If taken seriously, it will likely be impractical for many hospital systems in the United States. They will need to make a preliminary decision on whether or not to adopt AI.
You point out in your JAMA article that most hospitals in the United States are small community hospitals and that resources are a major issue.
People in large hospital systems who are already doing this tell me that properly vetting a complex new algorithm and implementing it can cost anywhere from $300,000 to half a million dollars. This is simply out of reach for many hospital systems.
There will actually be elements in the implementation that will be specific to each hospital, but there will also be elements that might be helpful to know about that are common across many hospital systems.

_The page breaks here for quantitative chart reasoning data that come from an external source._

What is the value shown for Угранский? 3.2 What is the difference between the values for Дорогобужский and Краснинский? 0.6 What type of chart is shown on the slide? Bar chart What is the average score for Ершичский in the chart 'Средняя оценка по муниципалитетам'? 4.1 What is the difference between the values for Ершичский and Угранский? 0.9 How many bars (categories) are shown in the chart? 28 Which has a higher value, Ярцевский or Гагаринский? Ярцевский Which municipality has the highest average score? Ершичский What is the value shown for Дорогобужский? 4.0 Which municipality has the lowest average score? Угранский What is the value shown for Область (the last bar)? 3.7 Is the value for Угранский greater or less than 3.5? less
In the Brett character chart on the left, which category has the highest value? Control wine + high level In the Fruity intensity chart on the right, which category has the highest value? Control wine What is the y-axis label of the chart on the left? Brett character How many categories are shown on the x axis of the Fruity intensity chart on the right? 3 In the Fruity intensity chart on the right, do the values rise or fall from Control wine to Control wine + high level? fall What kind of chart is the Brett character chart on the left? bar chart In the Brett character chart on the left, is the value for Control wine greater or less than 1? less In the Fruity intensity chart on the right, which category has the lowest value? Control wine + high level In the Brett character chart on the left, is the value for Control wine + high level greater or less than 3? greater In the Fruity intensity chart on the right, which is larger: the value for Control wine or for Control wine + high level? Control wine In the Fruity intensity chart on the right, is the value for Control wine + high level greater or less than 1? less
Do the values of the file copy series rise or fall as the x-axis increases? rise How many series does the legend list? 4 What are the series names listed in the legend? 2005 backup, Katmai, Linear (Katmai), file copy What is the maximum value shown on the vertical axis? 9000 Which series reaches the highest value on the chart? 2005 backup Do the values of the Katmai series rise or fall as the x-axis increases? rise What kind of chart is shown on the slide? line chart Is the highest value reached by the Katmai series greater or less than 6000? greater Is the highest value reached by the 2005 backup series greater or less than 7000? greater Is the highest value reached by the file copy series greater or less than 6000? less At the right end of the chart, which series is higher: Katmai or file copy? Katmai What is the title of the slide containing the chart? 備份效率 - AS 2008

The idea that we would conduct the assessment multiple times, in multiple locations, without sharing what we have learned seems like a real waste.
If the answer is, “If you can’t play in the big leagues, you shouldn’t fight,” that creates a divide of haves and have-nots in terms of access to health care. We already have that when it comes to health care in general in this country, but this would strengthen that dynamic at the hospital level.
Your access to AI that aids medical care would be determined by your membership in networks of large academic medical centers that are proliferating in places like Boston or San Francisco, rather than in other parts of the country that lack this type of medical infrastructure.
The goal, ideally, would be greater centralization and sharing of information, but these recommendations place much of the responsibility on individual hospitals.
Doesn’t a system that some hospitals can’t participate in negate the potential benefits of this latest generation of AI, which can help resource-poor places by providing expertise that might be lacking or hard to find?
It would be a shame if you had great AI that helps people and could be most beneficial in low-resource environments, and yet those environments aren’t able to meet regulatory requirements in order to be implemented.
It would also be a sad reality, ethically, if it turns out that we are training these models on data from patients across the country, and that many of those patients will never benefit from these models.
If the answer is that control and oversight of medical AI should be handed over to a larger entity, is it the government?
The Biden administration’s idea was to have “assurance labs” — private sector organizations that, in partnership with the government, could monitor algorithms to agreed-upon standards so health organizations could rely on them.
The Trump administration agrees on the problem but has indicated it doesn’t like the approach. They have not yet fully stated what their vision is.
This looks like a complex and rapidly changing landscape.
Complex, but also challenging and interesting.
I talk about legal and ethical issues in this space, but I’m optimistic about it. I think that in 10 years, the world will be much better off thanks to medical artificial intelligence.
Diffusion of these technologies into less resourced settings is very attractive, but only if we align incentives appropriately. This does not happen by chance, and it is important that these distributional concerns are part of any attempt to legislate in this area.